Objective: Transcribe all of the material exactly, except for its pictures.

Exercise input:
= = =

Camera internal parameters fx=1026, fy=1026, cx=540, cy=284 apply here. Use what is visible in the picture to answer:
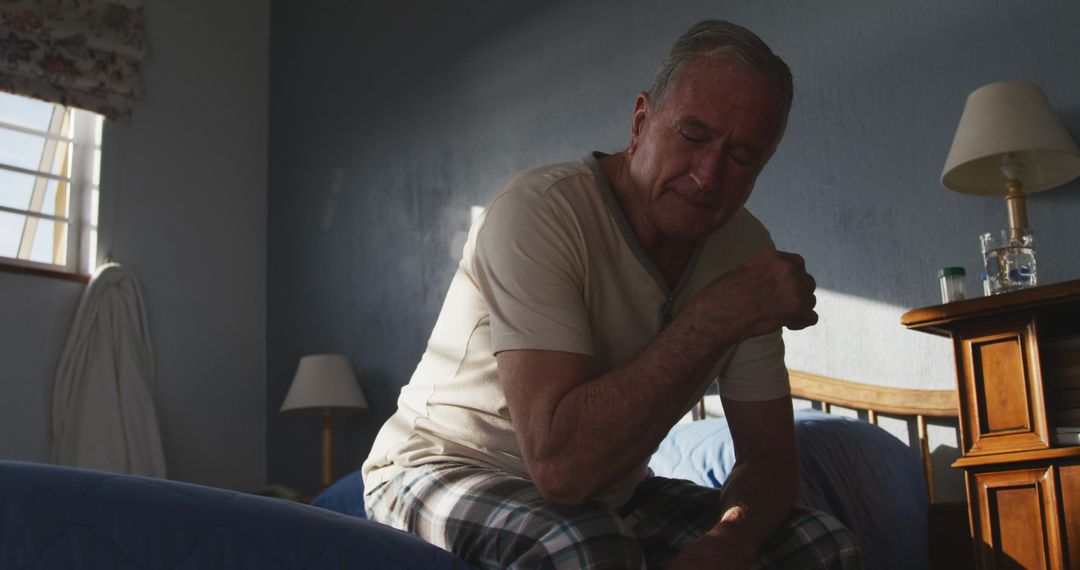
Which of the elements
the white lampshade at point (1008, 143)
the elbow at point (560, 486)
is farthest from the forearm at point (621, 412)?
the white lampshade at point (1008, 143)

= = =

Worked solution:
Camera internal parameters fx=1026, fy=1026, cx=540, cy=284 apply here. Use what is visible in the picture to answer:
Which of the elements
the white lampshade at point (1008, 143)
the elbow at point (560, 486)
is farthest from the forearm at point (621, 412)?
the white lampshade at point (1008, 143)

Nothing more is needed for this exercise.